> _Exercise requirements_: Please reproduce the rows that begin at the line containing "What is the distance from" and continue through the end of the rows, swapping "observer" for "viewer" and leaving everything else unchanged.
* START The input *
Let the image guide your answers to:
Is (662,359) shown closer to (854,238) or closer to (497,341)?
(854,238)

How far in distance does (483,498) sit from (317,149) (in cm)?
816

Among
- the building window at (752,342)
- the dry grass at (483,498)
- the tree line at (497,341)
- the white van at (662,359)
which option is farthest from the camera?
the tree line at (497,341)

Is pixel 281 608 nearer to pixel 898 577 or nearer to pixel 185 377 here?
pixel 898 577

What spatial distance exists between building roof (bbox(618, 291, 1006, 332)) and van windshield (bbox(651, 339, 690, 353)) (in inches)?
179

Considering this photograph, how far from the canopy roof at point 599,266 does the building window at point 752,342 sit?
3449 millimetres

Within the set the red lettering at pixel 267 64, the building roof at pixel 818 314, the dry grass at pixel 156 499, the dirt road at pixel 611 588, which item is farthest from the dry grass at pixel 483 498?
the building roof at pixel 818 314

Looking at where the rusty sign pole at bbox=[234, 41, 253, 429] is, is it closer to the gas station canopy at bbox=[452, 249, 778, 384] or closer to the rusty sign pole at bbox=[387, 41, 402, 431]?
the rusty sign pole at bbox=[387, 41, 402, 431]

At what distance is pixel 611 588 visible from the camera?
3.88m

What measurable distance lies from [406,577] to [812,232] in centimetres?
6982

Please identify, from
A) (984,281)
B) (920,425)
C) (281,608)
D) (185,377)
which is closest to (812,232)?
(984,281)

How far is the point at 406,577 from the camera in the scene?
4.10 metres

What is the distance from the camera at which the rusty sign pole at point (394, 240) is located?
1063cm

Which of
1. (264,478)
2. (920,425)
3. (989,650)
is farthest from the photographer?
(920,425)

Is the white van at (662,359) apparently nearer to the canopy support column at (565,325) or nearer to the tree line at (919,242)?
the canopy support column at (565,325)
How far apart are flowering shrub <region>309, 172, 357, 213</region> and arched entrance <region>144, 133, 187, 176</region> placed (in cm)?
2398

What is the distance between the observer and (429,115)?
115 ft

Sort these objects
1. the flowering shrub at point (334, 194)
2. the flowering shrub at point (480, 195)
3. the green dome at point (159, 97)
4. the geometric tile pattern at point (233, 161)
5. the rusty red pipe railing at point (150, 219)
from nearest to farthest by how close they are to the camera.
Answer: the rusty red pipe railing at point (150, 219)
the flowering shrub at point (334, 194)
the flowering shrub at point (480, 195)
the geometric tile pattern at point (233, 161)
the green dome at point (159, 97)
* END The input *
> _The solution_:
What is the distance from the camera at which the rusty sign pole at point (394, 240) is located?
1063cm

Which of
1. (264,478)
2. (920,425)
3. (989,650)
is farthest from the photographer?
(920,425)

Is the white van at (662,359) apparently nearer to the canopy support column at (565,325) or nearer to the tree line at (919,242)?
the canopy support column at (565,325)
How far apart are flowering shrub <region>309, 172, 357, 213</region> and arched entrance <region>144, 133, 187, 176</region> placed (in cm)?
2398

What is the distance between the viewer and (429,115)?
115 ft

Sort these objects
1. the flowering shrub at point (334, 194)
2. the flowering shrub at point (480, 195)
3. the green dome at point (159, 97)
4. the geometric tile pattern at point (233, 161)
5. the rusty red pipe railing at point (150, 219)
from nearest to farthest by how close they are to the camera.
Answer: the rusty red pipe railing at point (150, 219)
the flowering shrub at point (334, 194)
the flowering shrub at point (480, 195)
the geometric tile pattern at point (233, 161)
the green dome at point (159, 97)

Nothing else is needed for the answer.